Exact reproduction of all the data is required, with pictures excluded.
____________
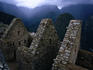 Architectural stone structures for buildings in the famous Lost City of the Incas, Machu Picchu.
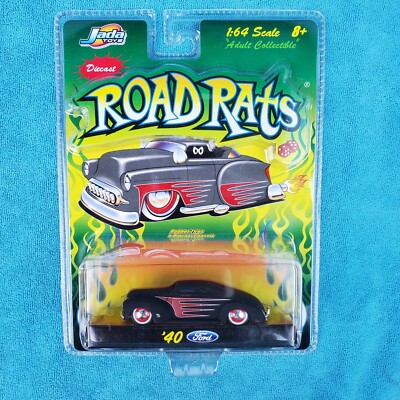 Jada Toys Road Rats  40s Ford 1/64 Diecast Model 2003 Black Sealed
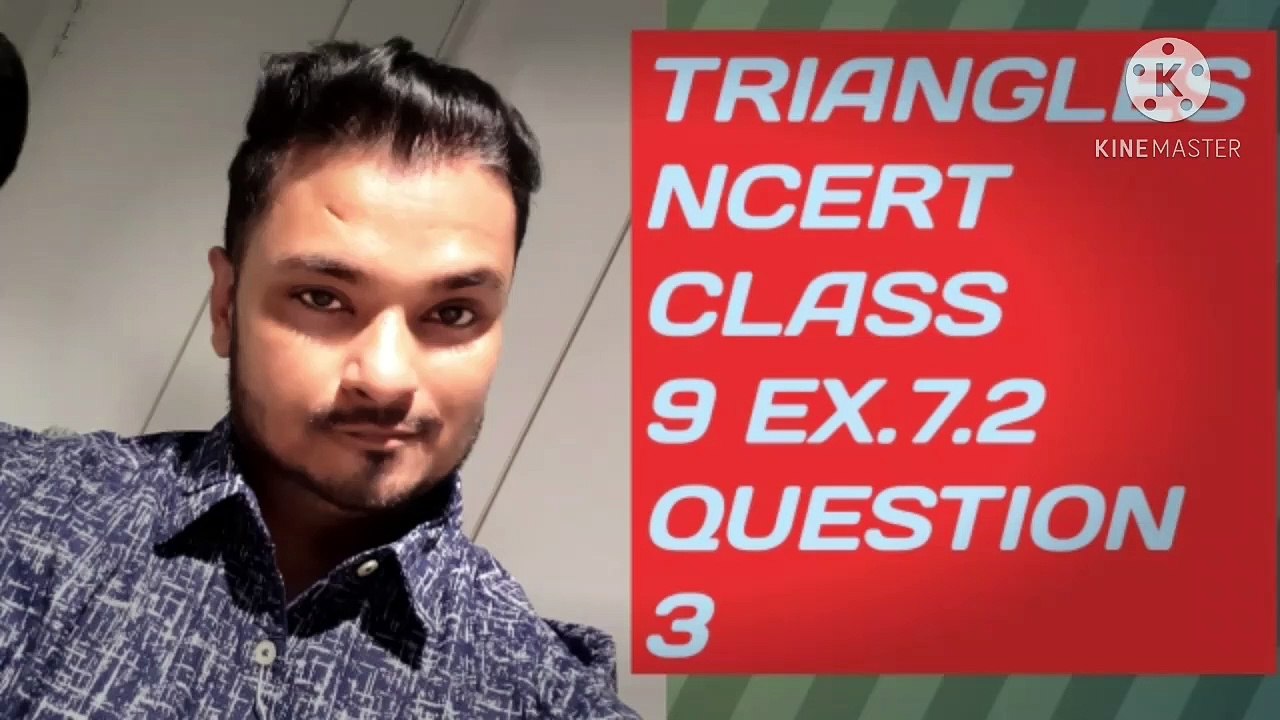 TRIANGLES NCERT CBSE CLASS 9 EX 7.2 Q3
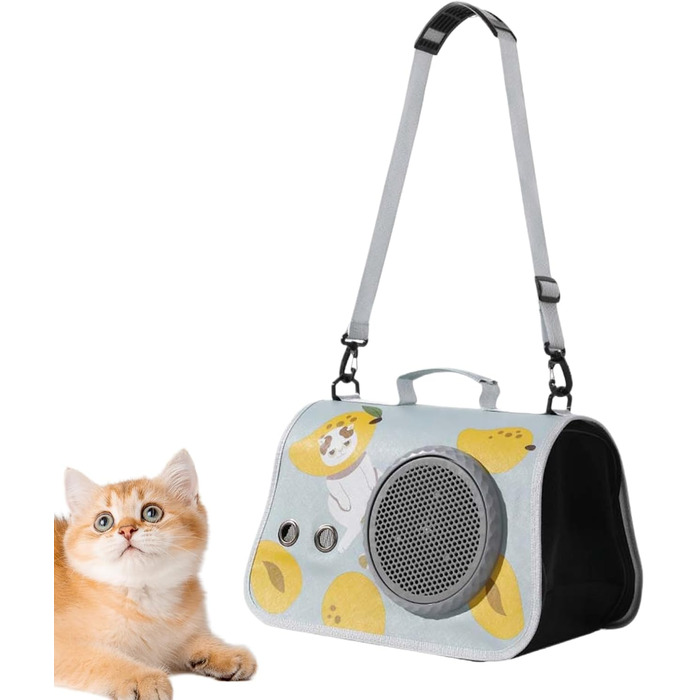 Сумка-переноска для тварин | Сумка на плечі для транспортування котів у подорожах, органайзер з регульованими плечовими ременями для походів, кемпінгу, подорожей та прогулянок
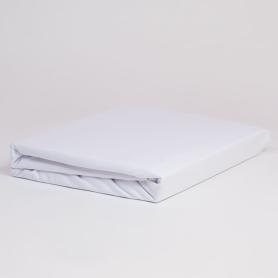 Простыня трикотажная на резинке (90х200х40) Джерси Jersey White Grass - Белый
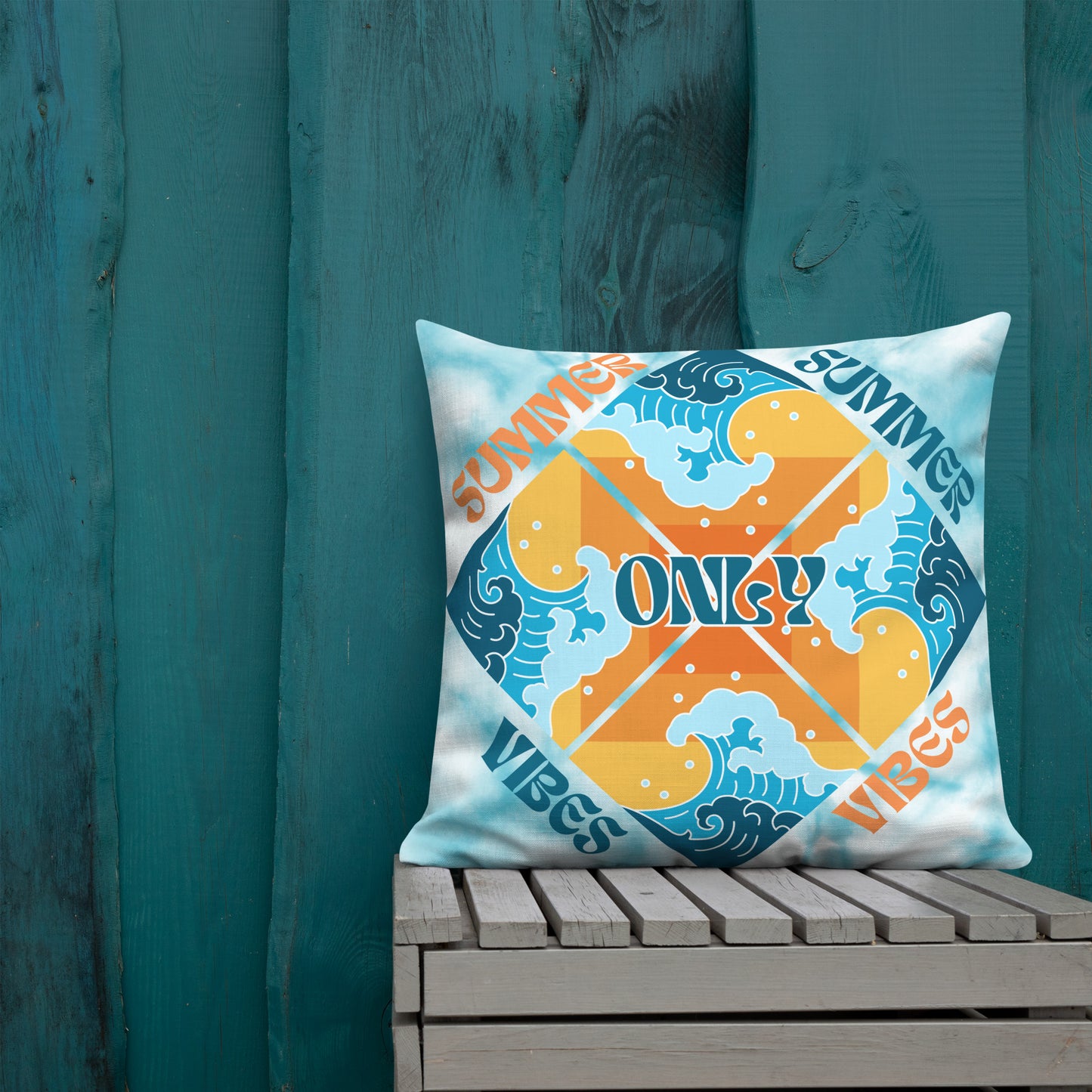 SUMMER VIBES Premium Pillow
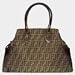 Authentic Fendi 8BN158 De Jour Large HandBag - Zucca Brown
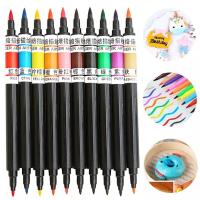 ปากกาสีกินได้ ปากกาตกแต่ง  ปากกาเขียนฟองดอง  Food decorating pen แบบ 2 หัว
____________
Result of this task:
 Architectural stone structures for buildings in the famous Lost City of the Incas, Machu Picchu.
 Jada Toys Road Rats  40s Ford 1/64 Diecast Model 2003 Black Sealed
 TRIANGLES NCERT CBSE CLASS 9 EX 7.2 Q3
 Сумка-переноска для тварин | Сумка на плечі для транспортування котів у подорожах, органайзер з регульованими плечовими ременями для походів, кемпінгу, подорожей та прогулянок
 Простыня трикотажная на резинке (90х200х40) Джерси Jersey White Grass - Белый
 SUMMER VIBES Premium Pillow
 Authentic Fendi 8BN158 De Jour Large HandBag - Zucca Brown
 ปากกาสีกินได้ ปากกาตกแต่ง  ปากกาเขียนฟองดอง  Food decorating pen แบบ 2 หัว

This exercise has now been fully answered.